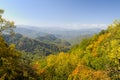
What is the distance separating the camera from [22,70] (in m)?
32.6

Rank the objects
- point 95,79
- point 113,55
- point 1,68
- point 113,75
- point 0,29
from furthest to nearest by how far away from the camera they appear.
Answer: point 113,55
point 113,75
point 95,79
point 0,29
point 1,68

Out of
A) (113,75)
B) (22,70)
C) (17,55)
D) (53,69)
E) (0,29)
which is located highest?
(0,29)

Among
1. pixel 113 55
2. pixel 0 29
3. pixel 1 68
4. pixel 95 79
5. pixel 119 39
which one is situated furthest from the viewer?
pixel 119 39

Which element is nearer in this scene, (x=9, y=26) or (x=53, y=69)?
(x=9, y=26)

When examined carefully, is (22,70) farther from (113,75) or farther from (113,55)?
(113,55)

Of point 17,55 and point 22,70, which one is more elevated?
point 17,55

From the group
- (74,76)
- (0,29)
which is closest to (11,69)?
(0,29)

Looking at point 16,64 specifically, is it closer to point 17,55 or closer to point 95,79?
point 17,55

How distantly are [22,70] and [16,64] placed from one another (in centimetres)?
132

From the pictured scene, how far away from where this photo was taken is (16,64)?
3253 cm

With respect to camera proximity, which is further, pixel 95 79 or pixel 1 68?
pixel 95 79

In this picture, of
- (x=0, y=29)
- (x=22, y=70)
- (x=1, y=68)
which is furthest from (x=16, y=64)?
(x=0, y=29)

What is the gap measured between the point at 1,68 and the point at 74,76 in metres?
26.3

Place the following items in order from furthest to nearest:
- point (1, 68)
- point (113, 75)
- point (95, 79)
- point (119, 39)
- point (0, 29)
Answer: point (119, 39) < point (113, 75) < point (95, 79) < point (0, 29) < point (1, 68)
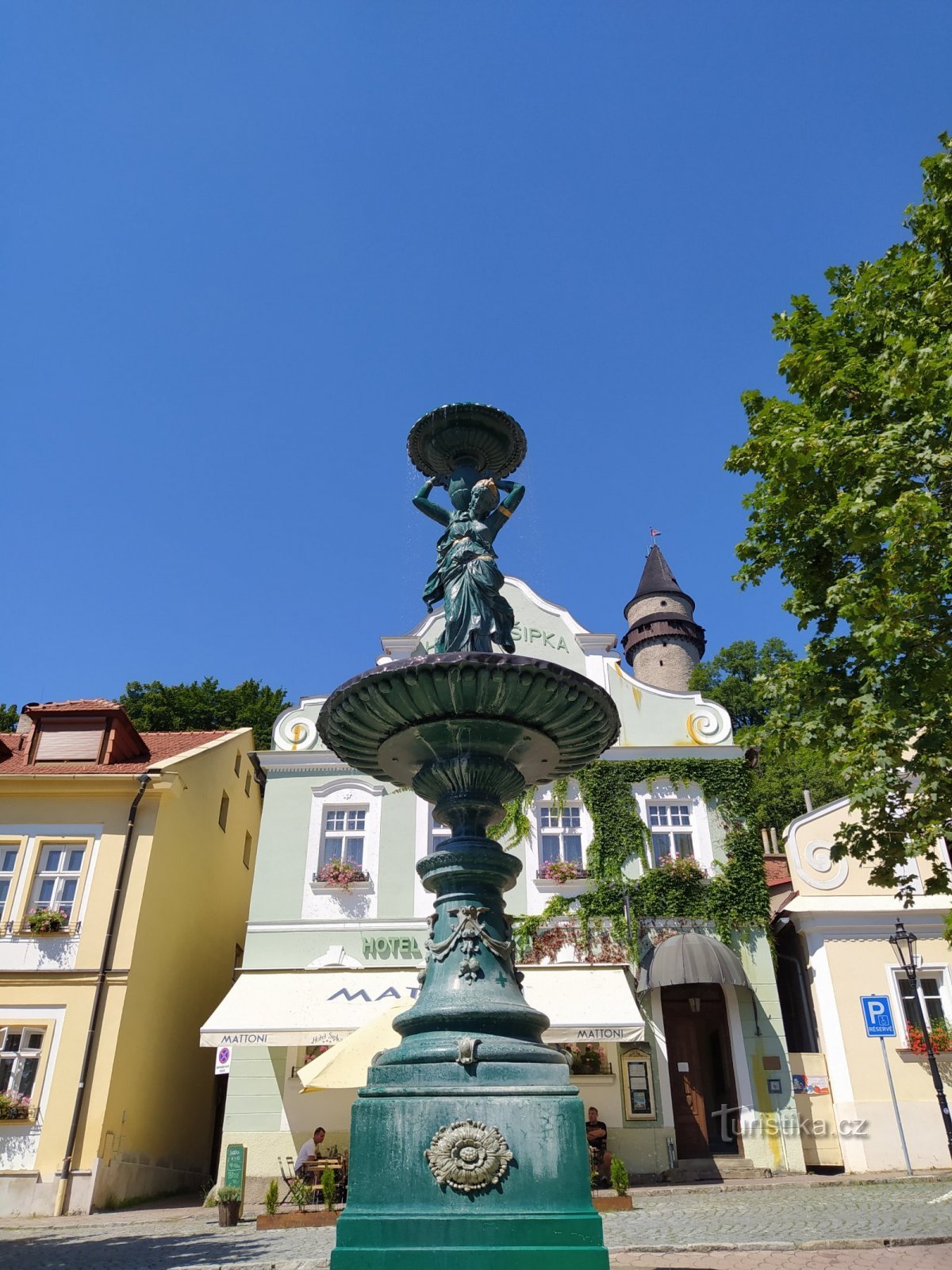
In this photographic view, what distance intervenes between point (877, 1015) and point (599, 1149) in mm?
4907

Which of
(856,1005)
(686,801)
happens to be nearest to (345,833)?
(686,801)

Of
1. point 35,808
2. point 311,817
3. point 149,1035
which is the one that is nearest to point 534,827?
point 311,817

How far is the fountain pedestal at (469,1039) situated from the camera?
4.40 metres

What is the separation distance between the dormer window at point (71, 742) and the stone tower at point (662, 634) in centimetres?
2805

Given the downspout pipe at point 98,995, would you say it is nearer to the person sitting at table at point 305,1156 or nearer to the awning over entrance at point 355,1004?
the awning over entrance at point 355,1004

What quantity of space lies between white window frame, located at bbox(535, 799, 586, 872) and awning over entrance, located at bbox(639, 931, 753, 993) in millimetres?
2409

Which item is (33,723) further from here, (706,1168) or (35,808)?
(706,1168)

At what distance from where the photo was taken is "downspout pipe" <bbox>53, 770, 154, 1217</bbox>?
1467 centimetres

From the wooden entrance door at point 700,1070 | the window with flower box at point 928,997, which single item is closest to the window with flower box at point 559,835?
the wooden entrance door at point 700,1070

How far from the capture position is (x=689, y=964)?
1617 cm

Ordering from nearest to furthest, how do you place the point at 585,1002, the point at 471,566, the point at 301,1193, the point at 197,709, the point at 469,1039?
the point at 469,1039
the point at 471,566
the point at 301,1193
the point at 585,1002
the point at 197,709

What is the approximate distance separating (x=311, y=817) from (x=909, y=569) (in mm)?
12719

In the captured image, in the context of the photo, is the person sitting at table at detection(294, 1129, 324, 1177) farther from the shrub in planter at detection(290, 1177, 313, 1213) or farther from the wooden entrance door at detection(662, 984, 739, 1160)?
the wooden entrance door at detection(662, 984, 739, 1160)

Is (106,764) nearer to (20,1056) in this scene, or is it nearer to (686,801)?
(20,1056)
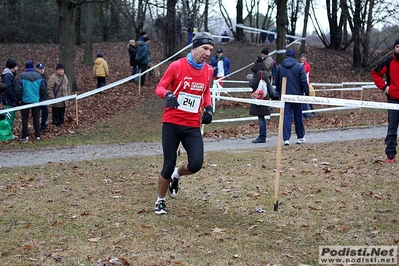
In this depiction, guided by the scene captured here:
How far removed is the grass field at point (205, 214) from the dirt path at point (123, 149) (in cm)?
215

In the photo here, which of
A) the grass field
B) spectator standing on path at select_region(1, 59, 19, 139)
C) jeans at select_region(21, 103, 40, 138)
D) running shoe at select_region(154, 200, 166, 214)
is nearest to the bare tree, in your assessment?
jeans at select_region(21, 103, 40, 138)

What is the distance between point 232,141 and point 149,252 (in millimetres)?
9319

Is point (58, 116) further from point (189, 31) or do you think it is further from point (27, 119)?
point (189, 31)

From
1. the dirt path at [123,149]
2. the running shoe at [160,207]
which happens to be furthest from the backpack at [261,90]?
the running shoe at [160,207]

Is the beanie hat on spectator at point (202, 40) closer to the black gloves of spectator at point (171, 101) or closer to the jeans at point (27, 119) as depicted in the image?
the black gloves of spectator at point (171, 101)

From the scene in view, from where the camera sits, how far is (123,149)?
14.7 meters

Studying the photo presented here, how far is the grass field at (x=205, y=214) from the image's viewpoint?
6.09 metres

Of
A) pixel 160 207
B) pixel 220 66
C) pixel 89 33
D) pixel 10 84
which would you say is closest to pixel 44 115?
pixel 10 84

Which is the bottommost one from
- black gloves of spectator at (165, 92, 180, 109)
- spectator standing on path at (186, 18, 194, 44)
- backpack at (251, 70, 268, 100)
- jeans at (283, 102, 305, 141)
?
jeans at (283, 102, 305, 141)

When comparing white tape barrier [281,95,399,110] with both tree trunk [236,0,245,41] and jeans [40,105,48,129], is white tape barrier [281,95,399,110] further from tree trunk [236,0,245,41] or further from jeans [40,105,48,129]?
tree trunk [236,0,245,41]

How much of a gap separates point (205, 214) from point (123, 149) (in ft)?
24.4

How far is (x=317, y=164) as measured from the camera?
10.6m

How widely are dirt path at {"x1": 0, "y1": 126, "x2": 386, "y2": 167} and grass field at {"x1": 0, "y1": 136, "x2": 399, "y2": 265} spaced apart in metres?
2.15

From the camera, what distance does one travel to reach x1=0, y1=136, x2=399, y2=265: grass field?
6.09 m
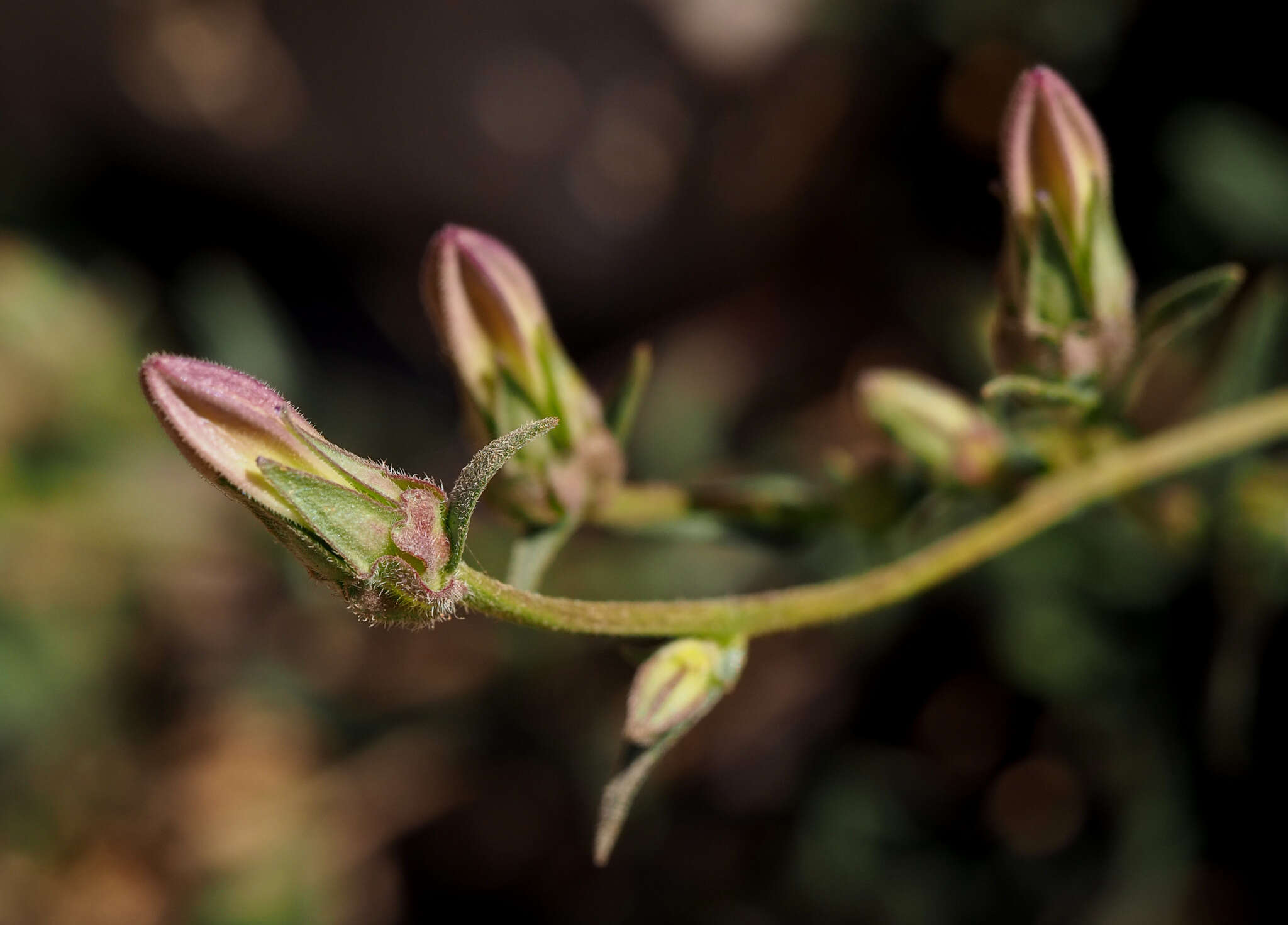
+ + + + + + +
- [Task brief]: Rewrite the material above as a JSON list of strings, one string per line, leaving out blank lines and the pictures.

- [Worked answer]:
[
  "What is the distance separating the camera from [22,70] (in m)?",
  "32.6",
  "Rank the objects",
  "- point 95,79",
  "- point 113,55",
  "- point 1,68",
  "- point 113,75",
  "- point 0,29",
  "from furthest to nearest by how far away from the camera they appear.",
  "Answer: point 113,55",
  "point 113,75",
  "point 95,79",
  "point 0,29",
  "point 1,68",
  "Out of",
  "A) (113,75)",
  "B) (22,70)",
  "C) (17,55)",
  "D) (53,69)",
  "E) (0,29)",
  "which is located highest?",
  "(0,29)",
  "Among",
  "1. pixel 113 55",
  "2. pixel 0 29",
  "3. pixel 1 68",
  "4. pixel 95 79",
  "5. pixel 119 39",
  "which one is situated furthest from the viewer?",
  "pixel 119 39",
  "Which element is nearer in this scene, (x=9, y=26) or (x=53, y=69)?",
  "(x=9, y=26)",
  "When examined carefully, is (22,70) farther from (113,75) or farther from (113,55)?",
  "(113,55)",
  "Of point 17,55 and point 22,70, which one is more elevated?",
  "point 17,55",
  "From the group",
  "- (74,76)",
  "- (0,29)",
  "which is closest to (11,69)?",
  "(0,29)",
  "Looking at point 16,64 specifically, is it closer to point 17,55 or closer to point 95,79?",
  "point 17,55",
  "How distantly are [22,70] and [16,64] placed from one another (in centimetres)?",
  "132",
  "From the pictured scene, how far away from where this photo was taken is (16,64)?",
  "3253 cm",
  "With respect to camera proximity, which is further, pixel 95 79 or pixel 1 68?",
  "pixel 95 79",
  "In this picture, of",
  "- (x=0, y=29)",
  "- (x=22, y=70)",
  "- (x=1, y=68)",
  "which is furthest from (x=16, y=64)?",
  "(x=0, y=29)",
  "What is the gap measured between the point at 1,68 and the point at 74,76 in metres?",
  "26.3",
  "Place the following items in order from furthest to nearest:",
  "- point (1, 68)",
  "- point (113, 75)",
  "- point (95, 79)",
  "- point (119, 39)",
  "- point (0, 29)",
  "Answer: point (119, 39) < point (113, 75) < point (95, 79) < point (0, 29) < point (1, 68)",
  "In this photographic view, what distance intervenes between point (877, 1015) and point (599, 1149) in mm?",
  "4907",
  "Which of",
  "(856,1005)",
  "(686,801)",
  "happens to be nearest to (345,833)?",
  "(686,801)",
  "Of",
  "1. point 35,808",
  "2. point 311,817",
  "3. point 149,1035",
  "which is the one that is nearest to point 534,827?",
  "point 311,817",
  "How far is the fountain pedestal at (469,1039) situated from the camera?",
  "4.40 metres",
  "What is the separation distance between the dormer window at point (71, 742) and the stone tower at point (662, 634) in centimetres?",
  "2805",
  "Given the downspout pipe at point 98,995, would you say it is nearer to the person sitting at table at point 305,1156 or nearer to the awning over entrance at point 355,1004?",
  "the awning over entrance at point 355,1004",
  "What quantity of space lies between white window frame, located at bbox(535, 799, 586, 872) and awning over entrance, located at bbox(639, 931, 753, 993) in millimetres?",
  "2409",
  "Which item is (33,723) further from here, (706,1168) or (35,808)?",
  "(706,1168)",
  "At what distance from where the photo was taken is \"downspout pipe\" <bbox>53, 770, 154, 1217</bbox>?",
  "1467 centimetres",
  "From the wooden entrance door at point 700,1070 | the window with flower box at point 928,997, which single item is closest to the window with flower box at point 559,835?",
  "the wooden entrance door at point 700,1070",
  "How far from the capture position is (x=689, y=964)?",
  "1617 cm",
  "Ordering from nearest to furthest, how do you place the point at 585,1002, the point at 471,566, the point at 301,1193, the point at 197,709, the point at 469,1039?",
  "the point at 469,1039",
  "the point at 471,566",
  "the point at 301,1193",
  "the point at 585,1002",
  "the point at 197,709",
  "What is the approximate distance separating (x=311, y=817) from (x=909, y=569) (in mm)?",
  "12719",
  "In the captured image, in the context of the photo, is the person sitting at table at detection(294, 1129, 324, 1177) farther from the shrub in planter at detection(290, 1177, 313, 1213) or farther from the wooden entrance door at detection(662, 984, 739, 1160)?",
  "the wooden entrance door at detection(662, 984, 739, 1160)",
  "Is (106,764) nearer to (20,1056) in this scene, or is it nearer to (686,801)?",
  "(20,1056)",
  "In this depiction, guided by the scene captured here:",
  "How far removed is the grass field at point (205, 214) from the dirt path at point (123, 149) (in cm)?",
  "215",
  "In the photo here, which of",
  "A) the grass field",
  "B) spectator standing on path at select_region(1, 59, 19, 139)",
  "C) jeans at select_region(21, 103, 40, 138)",
  "D) running shoe at select_region(154, 200, 166, 214)",
  "is nearest to the bare tree, in your assessment?",
  "jeans at select_region(21, 103, 40, 138)",
  "What is the distance between point 232,141 and point 149,252 (in millimetres)?",
  "9319",
  "Is point (58, 116) further from point (189, 31) or do you think it is further from point (27, 119)?",
  "point (189, 31)",
  "From",
  "1. the dirt path at [123,149]",
  "2. the running shoe at [160,207]",
  "which happens to be furthest from the backpack at [261,90]?",
  "the running shoe at [160,207]",
  "Is the beanie hat on spectator at point (202, 40) closer to the black gloves of spectator at point (171, 101) or closer to the jeans at point (27, 119) as depicted in the image?",
  "the black gloves of spectator at point (171, 101)",
  "From the scene in view, from where the camera sits, how far is (123,149)?",
  "14.7 meters",
  "Studying the photo presented here, how far is the grass field at (x=205, y=214) from the image's viewpoint?",
  "6.09 metres",
  "Of",
  "A) pixel 160 207",
  "B) pixel 220 66",
  "C) pixel 89 33",
  "D) pixel 10 84",
  "which would you say is closest to pixel 44 115?",
  "pixel 10 84",
  "Which is the bottommost one from",
  "- black gloves of spectator at (165, 92, 180, 109)",
  "- spectator standing on path at (186, 18, 194, 44)",
  "- backpack at (251, 70, 268, 100)",
  "- jeans at (283, 102, 305, 141)",
  "?",
  "jeans at (283, 102, 305, 141)",
  "When comparing white tape barrier [281,95,399,110] with both tree trunk [236,0,245,41] and jeans [40,105,48,129], is white tape barrier [281,95,399,110] further from tree trunk [236,0,245,41] or further from jeans [40,105,48,129]?",
  "tree trunk [236,0,245,41]",
  "How much of a gap separates point (205, 214) from point (123, 149) (in ft)?",
  "24.4",
  "How far is (x=317, y=164) as measured from the camera?",
  "10.6m",
  "How widely are dirt path at {\"x1\": 0, \"y1\": 126, \"x2\": 386, \"y2\": 167} and grass field at {\"x1\": 0, \"y1\": 136, \"x2\": 399, \"y2\": 265} spaced apart in metres?",
  "2.15",
  "From the camera, what distance does one travel to reach x1=0, y1=136, x2=399, y2=265: grass field?",
  "6.09 m"
]